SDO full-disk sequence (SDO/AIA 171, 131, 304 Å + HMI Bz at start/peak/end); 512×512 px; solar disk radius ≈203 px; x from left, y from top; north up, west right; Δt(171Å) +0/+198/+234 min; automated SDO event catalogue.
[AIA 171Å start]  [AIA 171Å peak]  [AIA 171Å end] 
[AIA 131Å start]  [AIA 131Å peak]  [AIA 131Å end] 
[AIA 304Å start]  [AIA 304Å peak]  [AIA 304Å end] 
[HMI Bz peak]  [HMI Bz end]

* * *

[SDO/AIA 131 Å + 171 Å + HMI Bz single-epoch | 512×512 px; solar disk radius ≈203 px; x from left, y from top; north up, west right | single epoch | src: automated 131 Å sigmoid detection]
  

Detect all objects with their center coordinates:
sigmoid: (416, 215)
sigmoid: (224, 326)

* * *

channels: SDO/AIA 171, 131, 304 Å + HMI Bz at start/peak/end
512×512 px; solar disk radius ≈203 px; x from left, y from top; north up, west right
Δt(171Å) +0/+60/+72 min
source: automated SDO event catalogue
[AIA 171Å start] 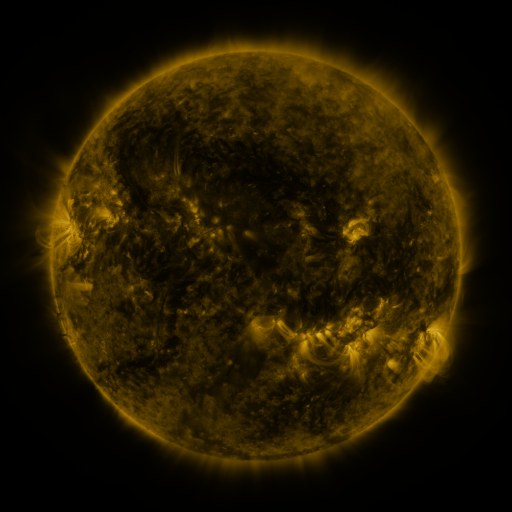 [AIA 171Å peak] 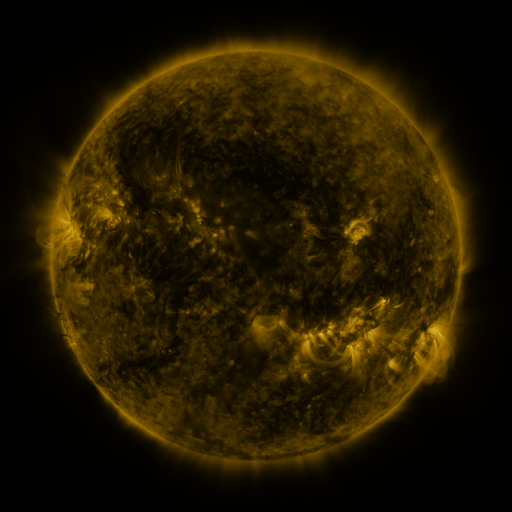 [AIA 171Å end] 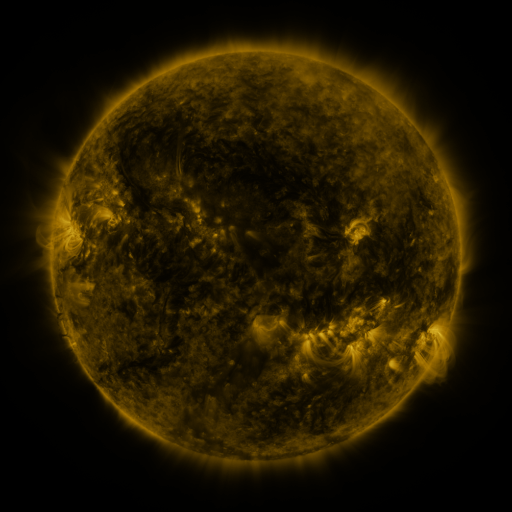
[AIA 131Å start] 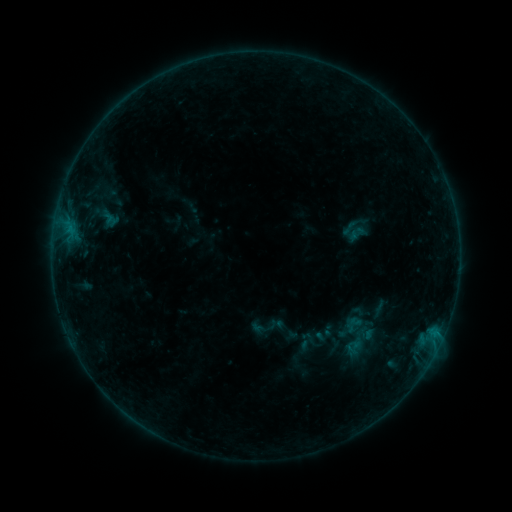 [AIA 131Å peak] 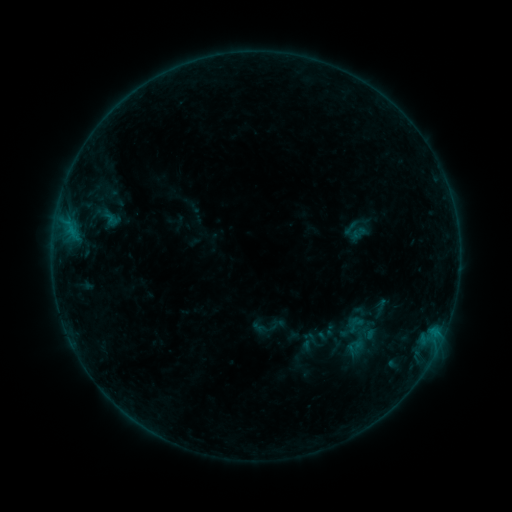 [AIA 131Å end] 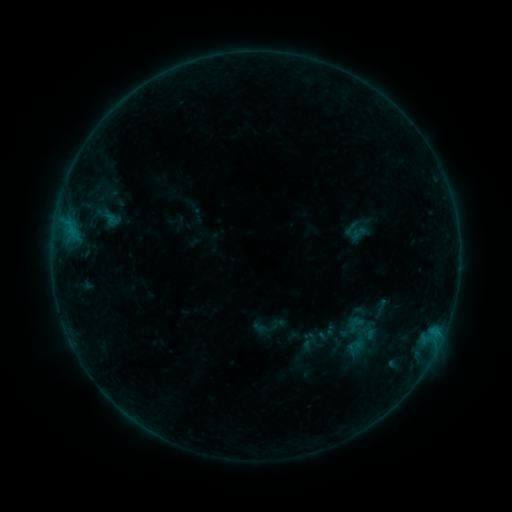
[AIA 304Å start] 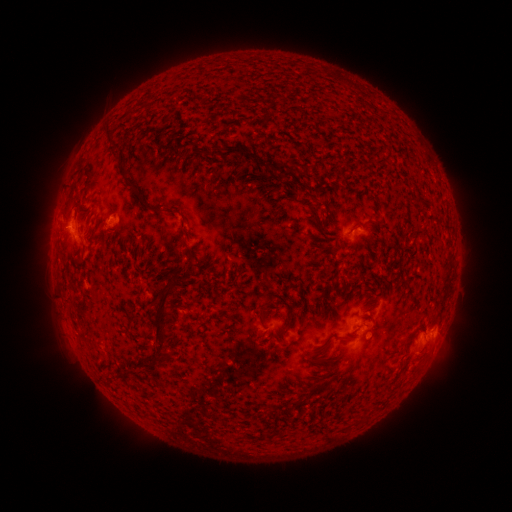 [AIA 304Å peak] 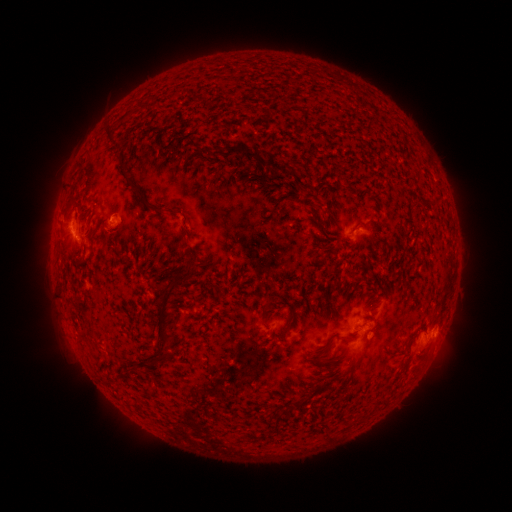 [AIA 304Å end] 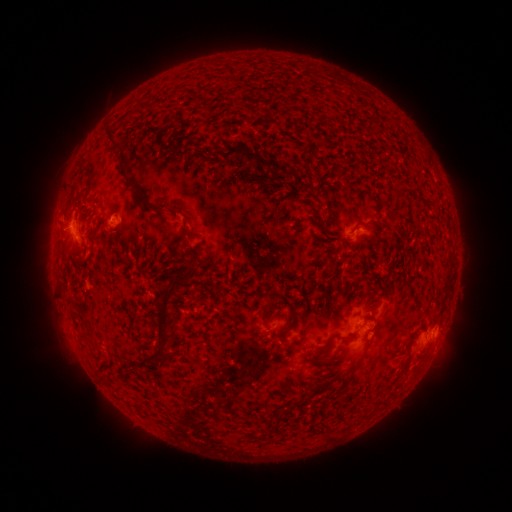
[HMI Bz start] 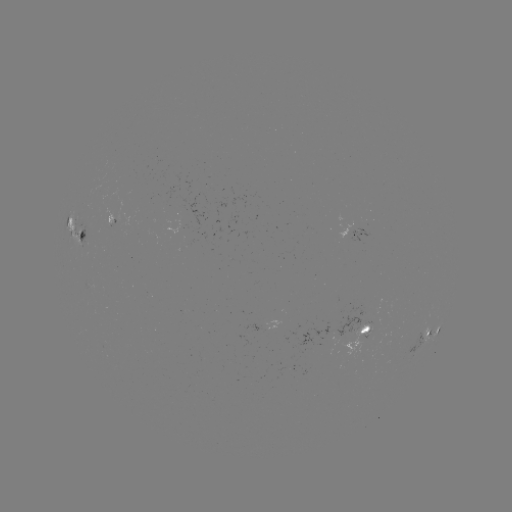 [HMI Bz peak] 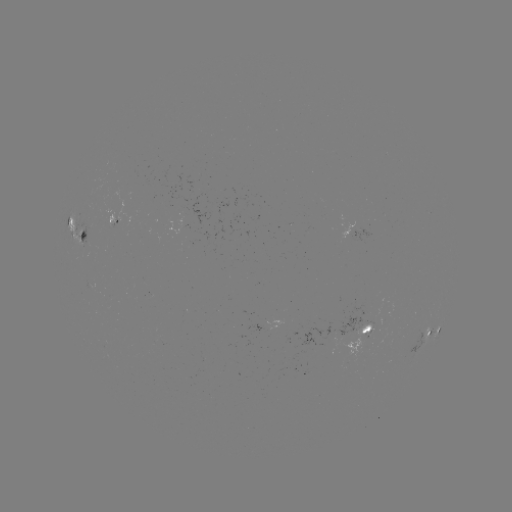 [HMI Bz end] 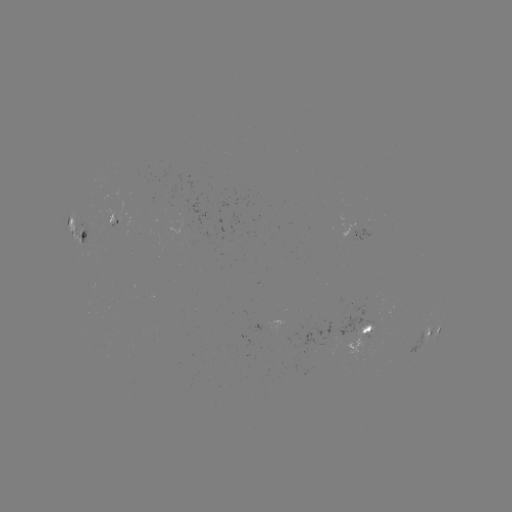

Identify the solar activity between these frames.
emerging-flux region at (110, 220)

TASK PROMPT: Write out everything from the line containing "[SDO/AIA 131 Å" down to the line containing "sigmoid: (224, 326)" again, swapping "objects" for "features" and leaving the rest untouched.

THE REPLY:
[SDO/AIA 131 Å + 171 Å + HMI Bz single-epoch | 512×512 px; solar disk radius ≈203 px; x from left, y from top; north up, west right | single epoch | src: automated 131 Å sigmoid detection]
  

Detect all features with their center coordinates:
sigmoid: (416, 215)
sigmoid: (224, 326)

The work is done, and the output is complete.